H31H-1526
Quantifying the Effect of Thinning Vegetation on Evapotranspiration in a Mountainous Watershed through Remote Sensing: Improving Water Balance Estimates for Managed Aquifer Recharge

Wednesday, 16 December 2015
Poster Hall (Moscone South)
Peter Revelle, New Mexico Institute of Mining and Technology, Earth and Environmental Science, Socorro, NM, United States
Abstract:
A long-term water balance study in an experimental watershed of the Sacramento Mountains in New Mexico monitors the impact of thinning vegetation on groundwater recharge. The study objective is to evaluate if thinning forest vegetation will increase groundwater recharge in the mountains to provide larger regional flows to aquifers in surrounding basins.

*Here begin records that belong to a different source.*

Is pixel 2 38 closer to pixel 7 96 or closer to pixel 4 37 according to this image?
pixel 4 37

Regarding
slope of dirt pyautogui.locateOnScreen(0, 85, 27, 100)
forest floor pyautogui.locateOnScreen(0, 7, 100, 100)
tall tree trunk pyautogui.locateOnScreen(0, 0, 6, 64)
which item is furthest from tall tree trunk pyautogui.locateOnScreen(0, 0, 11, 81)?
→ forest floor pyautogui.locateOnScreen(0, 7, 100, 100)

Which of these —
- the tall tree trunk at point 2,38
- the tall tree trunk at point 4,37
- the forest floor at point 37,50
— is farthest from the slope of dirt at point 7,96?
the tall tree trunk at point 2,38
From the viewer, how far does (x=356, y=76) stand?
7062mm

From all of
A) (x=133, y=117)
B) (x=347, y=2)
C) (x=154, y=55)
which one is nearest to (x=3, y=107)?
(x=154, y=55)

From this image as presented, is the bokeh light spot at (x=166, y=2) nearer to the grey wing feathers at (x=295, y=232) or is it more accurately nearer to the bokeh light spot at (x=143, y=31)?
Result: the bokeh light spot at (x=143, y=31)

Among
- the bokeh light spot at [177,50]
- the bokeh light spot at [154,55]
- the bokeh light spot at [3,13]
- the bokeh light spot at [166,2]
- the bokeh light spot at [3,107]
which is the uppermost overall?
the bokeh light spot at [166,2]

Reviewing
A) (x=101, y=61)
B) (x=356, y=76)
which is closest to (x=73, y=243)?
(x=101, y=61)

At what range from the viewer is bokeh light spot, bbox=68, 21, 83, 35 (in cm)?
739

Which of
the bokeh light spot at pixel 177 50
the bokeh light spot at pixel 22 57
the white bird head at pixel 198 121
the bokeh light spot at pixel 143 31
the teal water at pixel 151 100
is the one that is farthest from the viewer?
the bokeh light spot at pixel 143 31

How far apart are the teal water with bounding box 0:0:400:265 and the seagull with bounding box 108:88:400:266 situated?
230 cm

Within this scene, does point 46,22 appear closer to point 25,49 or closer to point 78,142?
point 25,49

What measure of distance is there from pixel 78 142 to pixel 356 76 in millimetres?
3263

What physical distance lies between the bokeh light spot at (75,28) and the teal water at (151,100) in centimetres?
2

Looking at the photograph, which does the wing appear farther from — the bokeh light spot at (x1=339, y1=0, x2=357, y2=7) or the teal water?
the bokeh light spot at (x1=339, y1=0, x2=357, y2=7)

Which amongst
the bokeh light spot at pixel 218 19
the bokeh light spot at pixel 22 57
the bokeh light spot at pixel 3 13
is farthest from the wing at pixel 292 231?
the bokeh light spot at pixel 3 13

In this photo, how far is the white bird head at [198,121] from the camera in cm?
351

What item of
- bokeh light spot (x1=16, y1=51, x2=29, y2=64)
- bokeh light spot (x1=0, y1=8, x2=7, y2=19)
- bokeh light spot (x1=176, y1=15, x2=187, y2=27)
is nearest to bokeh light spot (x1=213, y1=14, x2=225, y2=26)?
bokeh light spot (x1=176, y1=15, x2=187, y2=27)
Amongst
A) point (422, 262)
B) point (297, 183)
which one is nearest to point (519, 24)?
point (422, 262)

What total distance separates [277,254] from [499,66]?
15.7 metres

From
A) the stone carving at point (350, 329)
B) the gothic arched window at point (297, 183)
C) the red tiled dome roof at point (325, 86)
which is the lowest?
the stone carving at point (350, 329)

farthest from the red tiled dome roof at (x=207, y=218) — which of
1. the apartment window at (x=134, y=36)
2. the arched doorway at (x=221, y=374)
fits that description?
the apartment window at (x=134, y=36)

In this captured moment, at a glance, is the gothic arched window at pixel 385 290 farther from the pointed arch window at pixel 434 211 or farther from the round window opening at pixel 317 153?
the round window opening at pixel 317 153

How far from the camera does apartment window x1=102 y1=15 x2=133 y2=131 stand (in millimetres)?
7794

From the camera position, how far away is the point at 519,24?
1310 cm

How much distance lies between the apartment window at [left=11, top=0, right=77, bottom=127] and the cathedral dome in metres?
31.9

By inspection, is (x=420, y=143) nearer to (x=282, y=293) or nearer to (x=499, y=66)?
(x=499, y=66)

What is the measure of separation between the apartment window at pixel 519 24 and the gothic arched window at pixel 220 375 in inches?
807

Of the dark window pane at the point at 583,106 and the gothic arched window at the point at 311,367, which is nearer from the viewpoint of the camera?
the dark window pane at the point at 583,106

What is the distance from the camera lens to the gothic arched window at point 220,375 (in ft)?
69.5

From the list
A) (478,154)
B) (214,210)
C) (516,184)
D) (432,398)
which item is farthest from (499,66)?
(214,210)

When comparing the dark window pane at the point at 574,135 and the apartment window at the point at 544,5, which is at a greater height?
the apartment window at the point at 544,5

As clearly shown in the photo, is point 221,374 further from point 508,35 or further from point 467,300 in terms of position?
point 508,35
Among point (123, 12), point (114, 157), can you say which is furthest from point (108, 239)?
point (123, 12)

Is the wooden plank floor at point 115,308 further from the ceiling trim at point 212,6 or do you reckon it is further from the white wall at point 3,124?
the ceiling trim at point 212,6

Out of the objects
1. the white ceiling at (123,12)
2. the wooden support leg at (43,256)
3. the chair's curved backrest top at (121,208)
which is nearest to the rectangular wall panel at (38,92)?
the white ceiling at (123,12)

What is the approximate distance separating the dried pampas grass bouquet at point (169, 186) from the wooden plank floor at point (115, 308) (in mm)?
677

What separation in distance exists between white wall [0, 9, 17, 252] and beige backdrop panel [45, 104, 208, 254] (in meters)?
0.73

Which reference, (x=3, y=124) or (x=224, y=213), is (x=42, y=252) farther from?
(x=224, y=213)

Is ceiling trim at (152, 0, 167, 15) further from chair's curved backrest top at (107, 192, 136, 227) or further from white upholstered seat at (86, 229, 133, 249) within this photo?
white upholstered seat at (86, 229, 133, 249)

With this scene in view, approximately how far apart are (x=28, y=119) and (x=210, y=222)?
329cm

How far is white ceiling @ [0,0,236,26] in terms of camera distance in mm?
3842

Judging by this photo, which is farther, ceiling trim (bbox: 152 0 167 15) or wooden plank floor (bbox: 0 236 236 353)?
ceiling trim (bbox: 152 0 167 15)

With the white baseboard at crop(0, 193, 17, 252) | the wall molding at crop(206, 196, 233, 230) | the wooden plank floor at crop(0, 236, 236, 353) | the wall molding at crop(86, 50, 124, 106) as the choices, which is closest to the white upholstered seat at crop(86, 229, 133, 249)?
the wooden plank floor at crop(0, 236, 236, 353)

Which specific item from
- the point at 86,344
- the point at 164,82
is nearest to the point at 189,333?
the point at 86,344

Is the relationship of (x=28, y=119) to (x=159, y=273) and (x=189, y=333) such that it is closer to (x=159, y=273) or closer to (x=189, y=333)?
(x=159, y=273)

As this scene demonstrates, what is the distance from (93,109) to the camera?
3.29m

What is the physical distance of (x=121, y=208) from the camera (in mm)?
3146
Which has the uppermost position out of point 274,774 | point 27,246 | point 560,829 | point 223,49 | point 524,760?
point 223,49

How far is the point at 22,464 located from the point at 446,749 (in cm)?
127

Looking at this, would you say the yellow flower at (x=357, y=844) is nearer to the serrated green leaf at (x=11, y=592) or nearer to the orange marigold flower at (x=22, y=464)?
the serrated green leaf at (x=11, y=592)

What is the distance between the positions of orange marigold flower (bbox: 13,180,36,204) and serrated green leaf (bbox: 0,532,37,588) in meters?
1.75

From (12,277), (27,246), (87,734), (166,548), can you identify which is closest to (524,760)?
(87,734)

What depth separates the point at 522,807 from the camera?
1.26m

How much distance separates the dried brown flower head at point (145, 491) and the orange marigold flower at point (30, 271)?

In the semi-arid Southwest, evapotranspiration (ET) makes up 75 to 95% or more of the total water budget. The variability of daily vegetation transpiration and solar radiation with time of year and the effects of complex terrain create a seasonal and spatial variability of ET that is not well quantified in mountainous regions. Through applying the remote sensing model METRIC (Mapping Evapotranspiration with High Resolution and Internalized Calibration) to satellite imagery from the LANDSAT satellite, we calculate high-resolution maps of ET for the Sacramento Mountains watershed area to quantify spatially-distributed estimates of ET before and after thinning to provide improved estimates for determining the water balance and the effect on recharge. METRIC calculates ET through applying an energy balance spatially across an image to estimate ET for each pixel (30m x 30m). Differences in ET are calculated between thinned and control plots in the watershed before and after thinning with the net impact of thinning on ET for an image determined with standard statistical tests following a Before-After Control-Impact (BACI) approach commonly used in environmental impact assessment studies. Estimates of ET from METRIC indicate a net decrease in ET in the first year after thinning for all of the thinned plots but show significant variability (~2 – 12 %) between areas with different terrain characteristics. The impact of surface parameters such as slope, aspect, or albedo among others are currently being examined using multivariate statistical analysis methods to improve the understanding of the spatial and temporal variability of ET for regional forest vegetation groups. Future insights based on such estimates could help in identifying areas that have the largest response to land management practices such as tree thinning.